01You Probably Take A Few Days Off Every Month
People with endometriosis experience mild to severe pelvic pain during their periods, at the very least. Vital Health Endometriosis Treatment Center characterizes the pain:
This disease can be like having tens or hundreds of excruciatingly painful blisters covering the inside of the pelvis.
Although some women only experience this pain during their period, many can experience it nonstop. This inevitably interrupts one's professional and personal life to an exponential degree, especially when the pain is so great that you have to remain bedridden.
02You May Have An Increased Risk Of Infertility
Women with stage four endometriosis commonly experience infertility as a result of their disease. Between 30 and 40 percent of women with endometriosis have trouble conceiving. The main reason for this is that cysts can grow out of the endometrial tissue and inhibit the process by which you conceive.
03You Have Heavy, Long, And Overall Miserable Periods
The problem with saying "women with endometriosis experience crappy periods" is that it completely underrates the level of pain and misery that truly occurs.
Here's the reality: Women with endometriosis often experience periods that are more painful, yes, but their menstrual flows are also heavier and longer than the average period, as well. In addition to being bedridden by pelvic cramps, women with endometriosis can experience periods that last over six days, and their flows are often so heavy that they have to change tampons every one to two hours.
04Sex (And Even Just Arousal) Is Painful
As if having pelvic pain and insanely miserable periods wasn't enough, women with endometriosis often experience extreme pain during intercourse, or even while masturbating. This is due to the endometrial tissue that exists externally, which can stick to organs and increase inflexibility.
Even your orgasms can be painful when you have endometriosis, according to Tamer Seckin, MD, founder and medical director of the Endometriosis Foundation of America:
In early cases, intercourse just before your period is painful.
In advanced cases, sex is painful all the time.
05Your Family And Friends Don't Understand
Because it is both a female-specific disease and an invisible one, endometriosis is often dismissed or downplayed to be much smaller than it truly is.
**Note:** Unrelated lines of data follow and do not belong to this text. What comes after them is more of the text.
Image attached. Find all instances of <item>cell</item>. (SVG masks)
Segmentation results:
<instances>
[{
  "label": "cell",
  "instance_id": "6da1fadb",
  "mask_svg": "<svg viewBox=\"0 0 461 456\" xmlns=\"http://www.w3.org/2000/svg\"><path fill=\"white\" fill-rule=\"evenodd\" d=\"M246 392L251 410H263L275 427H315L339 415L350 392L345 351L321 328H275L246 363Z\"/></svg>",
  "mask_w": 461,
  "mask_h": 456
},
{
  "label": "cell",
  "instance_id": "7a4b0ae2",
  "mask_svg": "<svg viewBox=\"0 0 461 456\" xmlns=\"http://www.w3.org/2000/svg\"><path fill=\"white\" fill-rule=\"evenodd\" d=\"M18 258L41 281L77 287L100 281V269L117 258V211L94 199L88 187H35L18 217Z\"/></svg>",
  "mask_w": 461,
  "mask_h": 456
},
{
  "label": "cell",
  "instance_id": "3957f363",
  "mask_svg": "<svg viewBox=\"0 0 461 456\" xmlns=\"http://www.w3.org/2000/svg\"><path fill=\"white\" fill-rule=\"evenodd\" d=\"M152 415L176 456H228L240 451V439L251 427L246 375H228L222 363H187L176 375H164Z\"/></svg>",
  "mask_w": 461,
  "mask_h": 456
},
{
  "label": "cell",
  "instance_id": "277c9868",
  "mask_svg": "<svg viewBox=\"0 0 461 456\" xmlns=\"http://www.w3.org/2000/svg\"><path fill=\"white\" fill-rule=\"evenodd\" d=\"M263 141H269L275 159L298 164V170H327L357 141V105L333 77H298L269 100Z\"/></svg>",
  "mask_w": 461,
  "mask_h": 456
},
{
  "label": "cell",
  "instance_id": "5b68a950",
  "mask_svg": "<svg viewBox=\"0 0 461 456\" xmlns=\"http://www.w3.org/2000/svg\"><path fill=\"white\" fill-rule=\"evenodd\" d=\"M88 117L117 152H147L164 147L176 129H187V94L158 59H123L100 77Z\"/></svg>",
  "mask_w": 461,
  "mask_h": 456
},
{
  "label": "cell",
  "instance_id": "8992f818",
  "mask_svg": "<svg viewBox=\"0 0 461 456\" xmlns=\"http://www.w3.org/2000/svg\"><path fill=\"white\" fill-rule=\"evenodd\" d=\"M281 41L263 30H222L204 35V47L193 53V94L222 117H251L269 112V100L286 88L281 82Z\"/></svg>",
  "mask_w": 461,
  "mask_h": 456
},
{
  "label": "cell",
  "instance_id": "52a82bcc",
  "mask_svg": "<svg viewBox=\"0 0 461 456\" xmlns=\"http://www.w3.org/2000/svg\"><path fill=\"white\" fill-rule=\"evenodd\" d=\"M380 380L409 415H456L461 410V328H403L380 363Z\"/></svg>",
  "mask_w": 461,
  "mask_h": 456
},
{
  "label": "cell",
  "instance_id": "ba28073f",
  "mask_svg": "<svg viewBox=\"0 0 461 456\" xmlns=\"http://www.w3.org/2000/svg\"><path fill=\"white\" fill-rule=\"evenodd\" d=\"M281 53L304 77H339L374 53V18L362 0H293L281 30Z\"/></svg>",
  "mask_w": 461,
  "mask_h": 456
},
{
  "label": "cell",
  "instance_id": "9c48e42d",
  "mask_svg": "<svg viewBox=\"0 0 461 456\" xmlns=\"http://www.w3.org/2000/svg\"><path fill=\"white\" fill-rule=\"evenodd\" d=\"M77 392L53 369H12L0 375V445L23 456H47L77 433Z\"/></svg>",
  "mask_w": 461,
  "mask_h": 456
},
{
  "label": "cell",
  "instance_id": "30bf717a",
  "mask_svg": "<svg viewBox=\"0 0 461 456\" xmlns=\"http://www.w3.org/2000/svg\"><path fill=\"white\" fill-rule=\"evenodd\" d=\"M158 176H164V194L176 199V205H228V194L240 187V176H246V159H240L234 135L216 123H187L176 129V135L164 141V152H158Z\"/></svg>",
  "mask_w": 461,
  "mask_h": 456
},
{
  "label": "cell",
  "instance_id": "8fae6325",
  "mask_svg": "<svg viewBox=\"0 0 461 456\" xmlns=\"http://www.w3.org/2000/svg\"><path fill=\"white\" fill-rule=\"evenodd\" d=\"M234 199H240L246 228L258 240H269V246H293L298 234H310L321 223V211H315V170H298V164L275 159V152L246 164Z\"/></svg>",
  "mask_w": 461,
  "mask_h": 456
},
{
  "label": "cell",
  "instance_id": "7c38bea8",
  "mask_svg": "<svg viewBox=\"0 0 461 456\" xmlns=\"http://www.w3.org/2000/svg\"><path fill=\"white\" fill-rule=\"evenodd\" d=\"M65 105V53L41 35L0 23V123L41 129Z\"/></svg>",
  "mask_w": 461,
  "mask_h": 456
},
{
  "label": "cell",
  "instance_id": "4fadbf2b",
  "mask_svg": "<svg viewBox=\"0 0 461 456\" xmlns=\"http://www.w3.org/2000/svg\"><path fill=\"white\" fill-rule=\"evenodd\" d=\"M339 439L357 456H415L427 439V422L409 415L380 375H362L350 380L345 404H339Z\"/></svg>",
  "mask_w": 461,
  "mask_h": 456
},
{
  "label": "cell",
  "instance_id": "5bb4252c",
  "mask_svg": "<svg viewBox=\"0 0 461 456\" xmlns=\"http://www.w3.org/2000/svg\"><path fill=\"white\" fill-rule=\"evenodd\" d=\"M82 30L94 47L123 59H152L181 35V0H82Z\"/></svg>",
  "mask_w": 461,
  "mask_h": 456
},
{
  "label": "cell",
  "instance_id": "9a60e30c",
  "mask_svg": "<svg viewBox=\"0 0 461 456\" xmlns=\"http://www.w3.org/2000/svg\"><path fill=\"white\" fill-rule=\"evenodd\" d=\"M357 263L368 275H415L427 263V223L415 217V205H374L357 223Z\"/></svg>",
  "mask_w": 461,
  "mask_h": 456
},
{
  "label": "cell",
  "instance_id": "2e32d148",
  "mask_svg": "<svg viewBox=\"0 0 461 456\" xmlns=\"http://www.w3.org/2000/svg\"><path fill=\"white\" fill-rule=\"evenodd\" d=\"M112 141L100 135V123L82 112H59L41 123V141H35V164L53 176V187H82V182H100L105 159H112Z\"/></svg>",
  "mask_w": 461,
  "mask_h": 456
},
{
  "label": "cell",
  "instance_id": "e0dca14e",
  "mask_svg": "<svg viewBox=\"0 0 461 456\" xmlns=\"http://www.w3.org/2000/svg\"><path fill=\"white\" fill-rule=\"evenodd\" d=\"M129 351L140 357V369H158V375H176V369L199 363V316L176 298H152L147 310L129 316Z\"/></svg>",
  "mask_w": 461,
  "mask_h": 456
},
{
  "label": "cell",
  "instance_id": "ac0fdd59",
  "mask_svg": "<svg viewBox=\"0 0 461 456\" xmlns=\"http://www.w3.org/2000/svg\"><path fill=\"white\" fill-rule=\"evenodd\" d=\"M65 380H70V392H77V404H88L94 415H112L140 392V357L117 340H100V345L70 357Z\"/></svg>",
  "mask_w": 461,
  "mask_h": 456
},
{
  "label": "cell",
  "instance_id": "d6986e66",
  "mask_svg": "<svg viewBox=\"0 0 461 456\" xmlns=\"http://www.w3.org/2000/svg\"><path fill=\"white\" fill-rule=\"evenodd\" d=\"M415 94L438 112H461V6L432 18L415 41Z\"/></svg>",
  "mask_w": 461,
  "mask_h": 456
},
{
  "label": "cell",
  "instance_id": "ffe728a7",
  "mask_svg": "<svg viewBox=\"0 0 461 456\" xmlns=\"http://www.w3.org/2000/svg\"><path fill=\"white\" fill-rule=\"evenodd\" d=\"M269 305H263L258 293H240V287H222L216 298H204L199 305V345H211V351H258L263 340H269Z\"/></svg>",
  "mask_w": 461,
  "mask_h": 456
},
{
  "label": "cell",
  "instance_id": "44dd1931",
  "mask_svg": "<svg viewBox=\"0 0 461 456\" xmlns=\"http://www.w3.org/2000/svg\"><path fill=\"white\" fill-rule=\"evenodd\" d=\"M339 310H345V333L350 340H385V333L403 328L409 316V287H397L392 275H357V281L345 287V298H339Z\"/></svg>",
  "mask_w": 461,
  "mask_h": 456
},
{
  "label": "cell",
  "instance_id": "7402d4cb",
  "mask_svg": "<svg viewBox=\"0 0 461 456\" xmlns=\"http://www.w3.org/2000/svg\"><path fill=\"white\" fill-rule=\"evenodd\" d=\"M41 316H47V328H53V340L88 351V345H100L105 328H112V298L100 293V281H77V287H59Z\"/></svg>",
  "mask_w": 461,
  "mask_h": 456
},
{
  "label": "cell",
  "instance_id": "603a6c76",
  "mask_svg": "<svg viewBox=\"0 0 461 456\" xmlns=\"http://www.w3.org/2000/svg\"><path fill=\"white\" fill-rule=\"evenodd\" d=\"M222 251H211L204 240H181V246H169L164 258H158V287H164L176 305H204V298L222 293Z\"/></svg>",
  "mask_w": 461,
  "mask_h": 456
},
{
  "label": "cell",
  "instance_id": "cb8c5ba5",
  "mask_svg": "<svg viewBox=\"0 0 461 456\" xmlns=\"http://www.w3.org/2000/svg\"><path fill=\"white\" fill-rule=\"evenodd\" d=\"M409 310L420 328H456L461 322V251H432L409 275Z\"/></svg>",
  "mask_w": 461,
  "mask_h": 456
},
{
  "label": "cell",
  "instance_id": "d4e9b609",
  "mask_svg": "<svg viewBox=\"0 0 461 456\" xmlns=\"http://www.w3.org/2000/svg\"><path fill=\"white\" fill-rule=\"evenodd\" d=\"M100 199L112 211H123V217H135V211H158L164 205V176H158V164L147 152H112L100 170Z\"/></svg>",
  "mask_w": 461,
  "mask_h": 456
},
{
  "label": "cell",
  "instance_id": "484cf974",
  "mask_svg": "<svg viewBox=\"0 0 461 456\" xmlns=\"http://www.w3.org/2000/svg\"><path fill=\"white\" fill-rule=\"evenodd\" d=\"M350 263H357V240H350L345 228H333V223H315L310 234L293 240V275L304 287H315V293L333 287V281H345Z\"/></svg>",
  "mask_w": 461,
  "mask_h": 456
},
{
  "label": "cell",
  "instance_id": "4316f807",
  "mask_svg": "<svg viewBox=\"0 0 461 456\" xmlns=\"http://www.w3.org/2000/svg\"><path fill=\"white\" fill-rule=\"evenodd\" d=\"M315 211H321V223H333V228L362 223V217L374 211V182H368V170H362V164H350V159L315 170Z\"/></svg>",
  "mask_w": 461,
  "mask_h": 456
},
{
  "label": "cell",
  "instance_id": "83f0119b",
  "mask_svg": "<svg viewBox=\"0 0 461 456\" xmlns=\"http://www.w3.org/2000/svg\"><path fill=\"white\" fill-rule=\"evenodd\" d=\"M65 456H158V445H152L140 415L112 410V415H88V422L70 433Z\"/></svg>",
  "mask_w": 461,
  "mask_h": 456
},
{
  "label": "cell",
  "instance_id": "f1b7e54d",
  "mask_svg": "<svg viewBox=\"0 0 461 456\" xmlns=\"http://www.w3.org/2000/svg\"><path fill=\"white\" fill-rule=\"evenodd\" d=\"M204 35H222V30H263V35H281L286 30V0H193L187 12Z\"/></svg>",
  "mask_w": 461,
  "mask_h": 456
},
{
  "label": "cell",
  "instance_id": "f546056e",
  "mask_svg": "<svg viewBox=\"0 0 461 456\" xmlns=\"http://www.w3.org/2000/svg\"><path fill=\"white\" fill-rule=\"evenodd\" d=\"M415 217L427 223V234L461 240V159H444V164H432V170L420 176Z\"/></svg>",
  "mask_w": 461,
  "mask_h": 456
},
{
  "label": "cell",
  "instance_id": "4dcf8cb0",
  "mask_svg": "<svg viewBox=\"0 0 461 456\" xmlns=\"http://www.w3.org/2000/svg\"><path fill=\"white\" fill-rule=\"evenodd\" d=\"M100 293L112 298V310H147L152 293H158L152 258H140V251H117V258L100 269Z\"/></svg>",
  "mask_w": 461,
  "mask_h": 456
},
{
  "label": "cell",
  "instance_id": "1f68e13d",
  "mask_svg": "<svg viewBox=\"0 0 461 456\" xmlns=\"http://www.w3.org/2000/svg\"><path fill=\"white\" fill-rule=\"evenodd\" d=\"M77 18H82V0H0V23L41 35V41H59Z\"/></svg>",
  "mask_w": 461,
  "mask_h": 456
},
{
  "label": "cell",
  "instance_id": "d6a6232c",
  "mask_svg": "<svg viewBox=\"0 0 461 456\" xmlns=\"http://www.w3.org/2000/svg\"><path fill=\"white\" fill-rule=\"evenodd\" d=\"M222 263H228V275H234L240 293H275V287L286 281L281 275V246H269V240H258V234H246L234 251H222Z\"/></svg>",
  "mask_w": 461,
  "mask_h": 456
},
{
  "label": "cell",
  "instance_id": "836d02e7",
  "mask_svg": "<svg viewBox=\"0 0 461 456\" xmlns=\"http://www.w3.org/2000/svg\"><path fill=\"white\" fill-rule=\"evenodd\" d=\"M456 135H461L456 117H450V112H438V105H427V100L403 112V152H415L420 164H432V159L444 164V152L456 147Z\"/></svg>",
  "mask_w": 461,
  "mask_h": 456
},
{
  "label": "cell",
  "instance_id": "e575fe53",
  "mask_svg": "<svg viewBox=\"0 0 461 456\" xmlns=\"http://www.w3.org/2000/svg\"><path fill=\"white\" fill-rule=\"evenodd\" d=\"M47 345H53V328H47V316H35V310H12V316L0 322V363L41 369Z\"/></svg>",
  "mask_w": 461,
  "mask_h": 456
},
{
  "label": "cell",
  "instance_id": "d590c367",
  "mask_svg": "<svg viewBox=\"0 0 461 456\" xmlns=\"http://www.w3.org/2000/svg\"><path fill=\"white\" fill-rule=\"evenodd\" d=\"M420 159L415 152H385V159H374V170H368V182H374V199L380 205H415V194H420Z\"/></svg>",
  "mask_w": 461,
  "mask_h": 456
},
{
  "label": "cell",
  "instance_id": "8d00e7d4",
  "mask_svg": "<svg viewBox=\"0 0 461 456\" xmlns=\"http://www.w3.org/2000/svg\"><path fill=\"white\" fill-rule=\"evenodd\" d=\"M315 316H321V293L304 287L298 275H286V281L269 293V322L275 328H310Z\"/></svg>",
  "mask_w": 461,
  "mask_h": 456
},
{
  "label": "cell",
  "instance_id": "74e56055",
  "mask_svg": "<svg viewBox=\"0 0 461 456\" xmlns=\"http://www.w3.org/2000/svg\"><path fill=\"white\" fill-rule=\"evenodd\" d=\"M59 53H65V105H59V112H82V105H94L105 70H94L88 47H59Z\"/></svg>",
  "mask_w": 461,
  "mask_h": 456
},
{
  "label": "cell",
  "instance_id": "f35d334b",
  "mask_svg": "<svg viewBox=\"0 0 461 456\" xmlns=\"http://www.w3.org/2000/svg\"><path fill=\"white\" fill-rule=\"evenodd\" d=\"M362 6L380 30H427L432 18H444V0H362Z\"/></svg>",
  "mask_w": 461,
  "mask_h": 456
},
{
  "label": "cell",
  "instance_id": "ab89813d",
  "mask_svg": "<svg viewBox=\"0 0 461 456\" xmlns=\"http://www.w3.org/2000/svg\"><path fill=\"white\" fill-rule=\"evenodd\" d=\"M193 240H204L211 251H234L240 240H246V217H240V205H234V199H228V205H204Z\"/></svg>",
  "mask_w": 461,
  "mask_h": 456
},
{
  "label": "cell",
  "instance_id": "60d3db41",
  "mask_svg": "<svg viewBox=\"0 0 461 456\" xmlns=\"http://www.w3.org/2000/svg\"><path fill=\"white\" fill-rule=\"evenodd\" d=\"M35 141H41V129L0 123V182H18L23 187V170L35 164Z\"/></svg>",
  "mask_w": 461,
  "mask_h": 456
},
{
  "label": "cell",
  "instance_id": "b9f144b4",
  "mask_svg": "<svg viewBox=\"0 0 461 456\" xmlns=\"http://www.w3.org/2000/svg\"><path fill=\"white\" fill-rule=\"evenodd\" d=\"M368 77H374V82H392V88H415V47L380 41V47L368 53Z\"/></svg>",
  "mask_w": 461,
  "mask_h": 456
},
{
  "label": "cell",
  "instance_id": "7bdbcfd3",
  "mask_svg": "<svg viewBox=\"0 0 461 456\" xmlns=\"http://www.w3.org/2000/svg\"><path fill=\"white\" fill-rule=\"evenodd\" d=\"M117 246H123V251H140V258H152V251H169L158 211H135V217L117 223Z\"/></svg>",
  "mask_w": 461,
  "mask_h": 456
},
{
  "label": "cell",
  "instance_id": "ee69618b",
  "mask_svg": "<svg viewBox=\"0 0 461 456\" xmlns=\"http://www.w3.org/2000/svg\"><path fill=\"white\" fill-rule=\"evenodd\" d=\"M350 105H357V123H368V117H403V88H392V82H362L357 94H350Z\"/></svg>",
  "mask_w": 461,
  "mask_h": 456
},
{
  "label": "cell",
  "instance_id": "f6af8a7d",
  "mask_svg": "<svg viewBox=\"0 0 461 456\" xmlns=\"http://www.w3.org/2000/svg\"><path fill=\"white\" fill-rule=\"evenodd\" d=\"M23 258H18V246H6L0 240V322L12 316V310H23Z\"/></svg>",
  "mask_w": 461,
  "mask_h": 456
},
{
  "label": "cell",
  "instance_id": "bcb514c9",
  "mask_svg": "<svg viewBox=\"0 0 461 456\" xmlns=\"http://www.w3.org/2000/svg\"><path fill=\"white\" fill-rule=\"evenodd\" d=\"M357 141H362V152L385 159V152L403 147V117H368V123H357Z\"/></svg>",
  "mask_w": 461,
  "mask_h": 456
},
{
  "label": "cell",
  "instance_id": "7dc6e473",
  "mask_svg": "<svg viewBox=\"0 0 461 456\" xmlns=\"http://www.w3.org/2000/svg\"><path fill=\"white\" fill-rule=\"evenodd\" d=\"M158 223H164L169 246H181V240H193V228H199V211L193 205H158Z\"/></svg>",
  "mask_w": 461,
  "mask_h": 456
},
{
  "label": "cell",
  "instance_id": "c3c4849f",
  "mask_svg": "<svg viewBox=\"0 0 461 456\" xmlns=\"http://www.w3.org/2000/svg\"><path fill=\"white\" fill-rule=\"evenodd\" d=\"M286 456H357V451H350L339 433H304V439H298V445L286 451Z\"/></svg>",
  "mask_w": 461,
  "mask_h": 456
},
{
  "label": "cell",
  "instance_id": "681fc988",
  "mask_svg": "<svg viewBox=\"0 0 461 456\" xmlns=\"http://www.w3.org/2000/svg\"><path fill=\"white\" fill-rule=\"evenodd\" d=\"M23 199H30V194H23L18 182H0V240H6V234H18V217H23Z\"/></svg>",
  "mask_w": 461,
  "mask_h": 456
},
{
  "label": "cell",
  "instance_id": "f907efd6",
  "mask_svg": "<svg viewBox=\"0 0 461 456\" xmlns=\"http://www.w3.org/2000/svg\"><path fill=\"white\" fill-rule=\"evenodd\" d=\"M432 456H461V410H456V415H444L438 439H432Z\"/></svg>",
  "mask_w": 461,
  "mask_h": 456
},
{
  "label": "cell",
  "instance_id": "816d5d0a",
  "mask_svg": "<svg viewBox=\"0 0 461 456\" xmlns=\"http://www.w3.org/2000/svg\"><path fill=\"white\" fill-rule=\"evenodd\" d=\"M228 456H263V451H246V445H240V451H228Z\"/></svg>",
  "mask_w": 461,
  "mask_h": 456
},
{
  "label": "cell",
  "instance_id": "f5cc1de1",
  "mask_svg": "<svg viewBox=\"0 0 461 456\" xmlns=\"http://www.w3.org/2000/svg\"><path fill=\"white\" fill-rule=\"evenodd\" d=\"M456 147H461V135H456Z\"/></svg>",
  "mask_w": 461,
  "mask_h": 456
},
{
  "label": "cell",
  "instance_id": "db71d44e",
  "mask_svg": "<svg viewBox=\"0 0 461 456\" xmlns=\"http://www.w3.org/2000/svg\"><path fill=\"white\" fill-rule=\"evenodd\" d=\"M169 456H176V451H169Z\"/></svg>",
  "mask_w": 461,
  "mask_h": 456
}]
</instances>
Similar to fibromyalgia, it can take a while to diagnose the symptoms for what they are, instead of just individual instances of chronic pain.
What's more, since endometriosis is related to menstrual pain, women can often be convinced into thinking they're just being "dramatic," or that everyone experiences what they're going through. Lena Dunham, an outspoken endometriosis victim, spoke about the feelings of isolation and effort to conceal her illness in an essay for Lenny Letter:
A few days of every Girls season, I would come into work with that telltale stomach pain, nausea, and inability to move a muscle. The feeling of stopping a crew of 100 people from doing their jobs is far more stressful than missing Intro to Greek Drama class at a liberal-arts college, but I felt the same sense of hot shame. The kind of shame you feel as someone with an anxiety disorder that plays tricks on them. The kind of shame you feel as a woman showing weakness.
06It Even Hurts When You Pee
If you have endometriosis, something as simple as peeing can be incredibly painful. This is one of the symptoms that should tip you off that it's not just painful cramps that you should "get over," despite what your family members or friends may unwittingly tell you.
Other symptoms to watch out for include long, heavy periods, hot flashes, chronic and severe fatigue, bloody urine, and diarrhea. If you're struggling with any of these symptoms yourself, be sure to consult with your doctor to get the best treatment possible for your body.